The annual scholarship scheme, Hong Kong Scholarship for Excellence Scheme (HKSES), was launched in November 2014 to support local students in an attempt to enhance Hong Kong's competitiveness as “Asia's World City” in a globalized knowledge economy.

This year marks the second year of the scheme and in total 681 local students had applied for it. The selected 78 students will pursue their undergraduate and postgraduate studies in various majors, from popular disciplines such as law and engineering to less well-known ones like music therapy.

In officiating at the award presentation ceremony, Chief Executive Leung Chun-ying said the scheme can work as a two-sided coin. One side of the coin is to nurture future talents to diversify and enhance Hong Kong, while the other side is to attract more foreign students to the city as the students who go abroad will convey a positive image of Hong Kong to the world, Leung said.

According to Leung, foreign students account for 4 percent of the total students studying in the University Grants Committee-funded universities.

Leung said with more foreign students coming to Hong Kong, local students will be exposed to dynamic and diversified cultures even if they do not study abroad themselves.

Tsang Yu-yan, 21, is one of this year's awardees. She will go to the Anglia Ruskin University in the UK for a master’s degree in music therapy – a research-based practice in which music is used to actively support people, especially children with special needs, elderly with cognitive disorder, and adults who suffer mental problems, to build connections with their inner self and people around them.

Tsang, who once worked as an assistant of a registered music therapist in Hong Kong, said the city had lagged behind in the development of music therapy. According to her, the city has around 70 music therapists and the majority of them work part-time due to the low pay.

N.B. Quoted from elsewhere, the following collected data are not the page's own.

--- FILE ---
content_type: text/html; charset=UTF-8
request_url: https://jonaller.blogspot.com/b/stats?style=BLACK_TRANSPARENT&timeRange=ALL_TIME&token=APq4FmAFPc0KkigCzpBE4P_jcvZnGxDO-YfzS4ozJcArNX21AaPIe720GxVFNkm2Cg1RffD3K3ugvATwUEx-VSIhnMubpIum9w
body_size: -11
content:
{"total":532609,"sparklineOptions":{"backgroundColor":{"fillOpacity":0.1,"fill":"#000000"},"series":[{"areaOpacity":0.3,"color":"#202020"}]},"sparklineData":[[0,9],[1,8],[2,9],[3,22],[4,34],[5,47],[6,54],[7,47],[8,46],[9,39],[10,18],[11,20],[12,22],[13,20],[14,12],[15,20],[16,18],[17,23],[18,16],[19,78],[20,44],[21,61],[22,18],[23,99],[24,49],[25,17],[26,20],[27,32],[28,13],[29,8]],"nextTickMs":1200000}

She thanked the scheme for bringing her interest into reality and would like to work as a music therapist in Hong Kong after graduation for improving the development of music therapy. She also urged more local scientific research on music therapy to be conducted in order to promote the subject.

Yau Shun-him, 18, will go to the London School of Economics and Political Science for a bachelor’s degree in law. He appreciates the financial support of the scheme as it covers all the tuition he needs to pay, which is 18,000 pounds ($23,700, or HK$184,000) a year. He said without the scheme, his family would never be able to pay the tuition and he could not have fulfilled his dream of studying abroad.